_Work required_
Write out the stretch of the brandy scene below from "M'rgan pulls a" through "from the couch.", word for word.

_Extract_
__________________________________________________
J'var has left. [RL]
I'sai adds in, "Stay long enough, and it might even wear off some. Though," he takes
a glass with another nod for thanks, "Only Faranth knows how old the food is, that's
sitting out."
T'dan has arrived.
M'rgan pulls a hand out of his waistband long enough to smack his belly. Crumbs go
flying now. "Tasted all right to me." He gives the others a lopsided grin and then
shrugs once. "Yeah. Why should I let her push me around?" With a grunt of effort, he
rises from the couch.
E'vrin holds out a solicitous brandy to the wingleader, poor man. "I just ate," he
murmurs in agreement with I'sai, "but I'm sure it was all good."
T'dan walks into the cavern quietly. He peers back over his shoulder and mutters,
"Finally" before looking around the room and, of course (well.. I'sai's there)
saluting everyone.
E'vrin just waves to the young bronze rider and holds out a shot glass. Welcome to
the club. Let the manhood rites begin.
I'sai blows into his still-full shot glass, if barely enough to disturb its amber
surface, then lifts his head; "Been here long, or was it back with everyone else?"
he asks before spotting, "Found us at last. Evening, T'dan."
M'rgan bows his head over the shot of brandy as he takes it from E'vrin. "Excuses.
Excuses." He fishes a greasy, fried, salt-encrusted pork product/rind out of a bowl
and wiggles it in front of E'vrin and I'sai. "Don't tell me that this little snack
scares you? Hmm?"
I'sai's upper lip wrinkles up, fastidious as ever; "I wouldn't say -scared-. Though
I'm not saying my boots're tougher than it is."
T'dan nods, a grin creeping across his lips. He replies, "Just lost my sister,
really." He hums. His eyes flicker to the shot glasses as he crosses the room,
"What're you drinking?"
E'vrin mimes a cringe, then laughs, plucks a rind for his own, and eats it. Then has
to swallow some drink, quick. "--Brandy," he coughs to T'dan, when he can. "Shards.
__________________________________________________
_Listed records_
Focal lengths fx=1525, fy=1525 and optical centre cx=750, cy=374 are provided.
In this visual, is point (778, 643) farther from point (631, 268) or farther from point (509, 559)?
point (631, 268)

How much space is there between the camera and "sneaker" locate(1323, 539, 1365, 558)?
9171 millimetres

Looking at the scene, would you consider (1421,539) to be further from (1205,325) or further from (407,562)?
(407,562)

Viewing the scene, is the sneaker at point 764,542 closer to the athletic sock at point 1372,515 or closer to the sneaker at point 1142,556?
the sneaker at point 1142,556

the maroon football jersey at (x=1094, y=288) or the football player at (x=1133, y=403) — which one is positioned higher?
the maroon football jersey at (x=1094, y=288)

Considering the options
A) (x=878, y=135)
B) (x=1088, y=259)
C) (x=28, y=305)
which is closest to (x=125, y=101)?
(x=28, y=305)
__________________________________________________
_Task result_
M'rgan pulls a hand out of his waistband long enough to smack his belly. Crumbs go
flying now. "Tasted all right to me." He gives the others a lopsided grin and then
shrugs once. "Yeah. Why should I let her push me around?" With a grunt of effort, he
rises from the couch.